A recent study conducted by Google and published in Nature showed how artificial intelligence can be used to improve the current methods of designing semiconductor products, which are the result of more than 60 years of efforts by scientists and engineers. The document describes a software agent that can design a chip by sequentially placing the macroblocks that it consists of. The agent, which is a deep neural network, is trained using a paradigm called reinforcement learning, where positive changes are captured as possible solutions and negative changes are discarded, allowing you to build a kind of decision tree that is optimized at each step.
AI is not yet used at all stages of microchip development, but the situation will certainly change in the coming years. Now we are talking about the layout planning stage, which is actually one of the most painstaking. In fact, the developers place macroblocks on the chip — pre-prepared sections of the circuit, the location of which relative to each other and the other components of the chip is of paramount importance in terms of performance and efficiency. Humans can only place macroblocks by following a certain system that they can understand, whereas AI does not have this restriction. As a result, the AI can create a more advantageous option. As an example, the illustration above shows the layout made by humans, on the right-AI.
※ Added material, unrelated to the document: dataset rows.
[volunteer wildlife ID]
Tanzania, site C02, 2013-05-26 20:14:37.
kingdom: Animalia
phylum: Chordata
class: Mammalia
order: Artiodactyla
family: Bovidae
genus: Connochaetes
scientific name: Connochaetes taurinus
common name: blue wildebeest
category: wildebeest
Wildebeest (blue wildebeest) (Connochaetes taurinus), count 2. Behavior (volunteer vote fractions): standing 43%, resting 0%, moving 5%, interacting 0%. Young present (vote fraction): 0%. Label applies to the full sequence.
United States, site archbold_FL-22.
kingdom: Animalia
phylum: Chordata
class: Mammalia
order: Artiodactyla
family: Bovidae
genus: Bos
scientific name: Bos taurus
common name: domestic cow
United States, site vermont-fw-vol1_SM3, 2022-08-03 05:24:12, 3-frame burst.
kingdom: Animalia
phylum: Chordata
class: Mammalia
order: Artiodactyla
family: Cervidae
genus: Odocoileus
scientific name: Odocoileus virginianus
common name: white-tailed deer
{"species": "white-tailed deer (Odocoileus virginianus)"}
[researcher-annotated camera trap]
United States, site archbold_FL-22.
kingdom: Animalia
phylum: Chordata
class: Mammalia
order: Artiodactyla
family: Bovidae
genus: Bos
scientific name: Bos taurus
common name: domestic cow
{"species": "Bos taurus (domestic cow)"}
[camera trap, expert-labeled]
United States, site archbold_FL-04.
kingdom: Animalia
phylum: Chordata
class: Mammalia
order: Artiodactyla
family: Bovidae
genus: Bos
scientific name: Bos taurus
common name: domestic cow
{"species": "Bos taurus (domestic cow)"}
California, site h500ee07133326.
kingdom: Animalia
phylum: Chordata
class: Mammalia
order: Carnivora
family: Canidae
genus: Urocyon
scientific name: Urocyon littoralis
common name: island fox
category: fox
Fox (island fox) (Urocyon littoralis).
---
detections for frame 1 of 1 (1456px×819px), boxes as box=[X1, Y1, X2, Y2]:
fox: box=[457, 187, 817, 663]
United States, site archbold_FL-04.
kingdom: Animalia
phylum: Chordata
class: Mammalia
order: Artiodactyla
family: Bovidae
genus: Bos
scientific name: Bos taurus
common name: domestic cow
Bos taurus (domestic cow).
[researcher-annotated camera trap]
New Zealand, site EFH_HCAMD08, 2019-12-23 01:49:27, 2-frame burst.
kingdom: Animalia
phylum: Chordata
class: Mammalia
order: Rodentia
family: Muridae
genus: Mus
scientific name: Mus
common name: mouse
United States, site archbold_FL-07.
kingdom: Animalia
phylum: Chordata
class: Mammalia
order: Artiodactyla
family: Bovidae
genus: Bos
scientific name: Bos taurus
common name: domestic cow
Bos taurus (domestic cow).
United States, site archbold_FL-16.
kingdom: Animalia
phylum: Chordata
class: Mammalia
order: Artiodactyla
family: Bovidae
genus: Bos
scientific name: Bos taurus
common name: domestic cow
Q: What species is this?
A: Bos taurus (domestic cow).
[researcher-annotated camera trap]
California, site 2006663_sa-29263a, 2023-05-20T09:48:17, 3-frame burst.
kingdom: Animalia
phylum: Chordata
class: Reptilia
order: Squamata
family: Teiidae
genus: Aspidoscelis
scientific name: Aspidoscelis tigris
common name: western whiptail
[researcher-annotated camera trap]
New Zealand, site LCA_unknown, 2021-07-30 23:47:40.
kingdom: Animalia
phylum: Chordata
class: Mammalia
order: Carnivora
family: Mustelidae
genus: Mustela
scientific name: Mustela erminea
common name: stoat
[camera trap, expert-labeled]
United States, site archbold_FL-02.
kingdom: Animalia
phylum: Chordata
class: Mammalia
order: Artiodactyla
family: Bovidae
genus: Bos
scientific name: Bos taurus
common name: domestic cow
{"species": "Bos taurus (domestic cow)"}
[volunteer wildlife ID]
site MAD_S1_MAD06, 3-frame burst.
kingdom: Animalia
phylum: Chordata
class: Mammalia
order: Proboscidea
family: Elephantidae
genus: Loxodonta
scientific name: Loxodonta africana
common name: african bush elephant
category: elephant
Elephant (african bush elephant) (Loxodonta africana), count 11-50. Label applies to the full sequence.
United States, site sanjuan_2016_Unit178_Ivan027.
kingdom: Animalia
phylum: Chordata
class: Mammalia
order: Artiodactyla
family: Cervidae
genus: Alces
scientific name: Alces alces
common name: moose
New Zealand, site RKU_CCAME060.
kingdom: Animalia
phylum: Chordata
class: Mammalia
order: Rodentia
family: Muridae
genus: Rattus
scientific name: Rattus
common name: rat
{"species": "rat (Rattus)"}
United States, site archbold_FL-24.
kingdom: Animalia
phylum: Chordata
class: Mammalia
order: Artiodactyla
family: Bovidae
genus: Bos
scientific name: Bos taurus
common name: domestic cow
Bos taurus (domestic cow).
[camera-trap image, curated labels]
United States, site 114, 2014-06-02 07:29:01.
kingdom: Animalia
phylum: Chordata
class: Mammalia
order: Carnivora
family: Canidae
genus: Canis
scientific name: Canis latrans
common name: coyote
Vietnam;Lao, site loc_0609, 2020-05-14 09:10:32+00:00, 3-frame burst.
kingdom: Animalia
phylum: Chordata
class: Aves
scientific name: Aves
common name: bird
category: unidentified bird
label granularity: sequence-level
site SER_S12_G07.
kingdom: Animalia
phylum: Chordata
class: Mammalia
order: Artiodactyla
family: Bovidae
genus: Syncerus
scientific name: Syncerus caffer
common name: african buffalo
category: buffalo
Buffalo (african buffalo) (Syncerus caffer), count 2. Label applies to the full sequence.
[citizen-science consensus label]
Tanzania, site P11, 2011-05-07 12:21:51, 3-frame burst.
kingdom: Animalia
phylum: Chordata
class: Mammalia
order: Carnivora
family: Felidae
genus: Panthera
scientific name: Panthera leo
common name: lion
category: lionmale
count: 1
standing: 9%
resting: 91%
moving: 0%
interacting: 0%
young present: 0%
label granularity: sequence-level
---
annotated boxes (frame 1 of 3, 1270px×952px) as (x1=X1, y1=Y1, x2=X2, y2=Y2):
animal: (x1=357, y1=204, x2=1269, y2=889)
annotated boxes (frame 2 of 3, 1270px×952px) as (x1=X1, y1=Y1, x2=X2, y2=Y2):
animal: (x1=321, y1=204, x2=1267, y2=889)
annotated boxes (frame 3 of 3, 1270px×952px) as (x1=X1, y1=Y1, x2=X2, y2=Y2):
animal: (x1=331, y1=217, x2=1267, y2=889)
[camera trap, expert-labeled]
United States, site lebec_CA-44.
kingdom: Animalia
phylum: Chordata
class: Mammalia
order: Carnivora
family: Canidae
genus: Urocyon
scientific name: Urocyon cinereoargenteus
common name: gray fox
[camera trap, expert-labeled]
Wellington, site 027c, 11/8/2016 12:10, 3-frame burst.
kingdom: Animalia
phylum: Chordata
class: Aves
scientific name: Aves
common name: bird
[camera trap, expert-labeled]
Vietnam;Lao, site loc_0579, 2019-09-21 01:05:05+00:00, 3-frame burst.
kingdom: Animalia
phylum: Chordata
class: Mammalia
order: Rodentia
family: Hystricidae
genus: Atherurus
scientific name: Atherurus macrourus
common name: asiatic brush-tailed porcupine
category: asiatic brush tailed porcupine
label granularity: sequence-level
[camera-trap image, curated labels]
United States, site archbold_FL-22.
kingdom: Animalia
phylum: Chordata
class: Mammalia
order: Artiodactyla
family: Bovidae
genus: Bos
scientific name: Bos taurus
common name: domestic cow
In addition, the work of designers is a painstaking and lengthy process that can take weeks or months. The AI described in the study can create layouts that are better than those developed by humans in a matter of hours, saving a huge amount of time.
The AI has even demonstrated the ability to solve placement problems that it has never encountered before. The researchers explain this by saying that the system was trained on a very large base of ready-made structures. At the same time, the options created by the program after training were better than the original ones developed by people.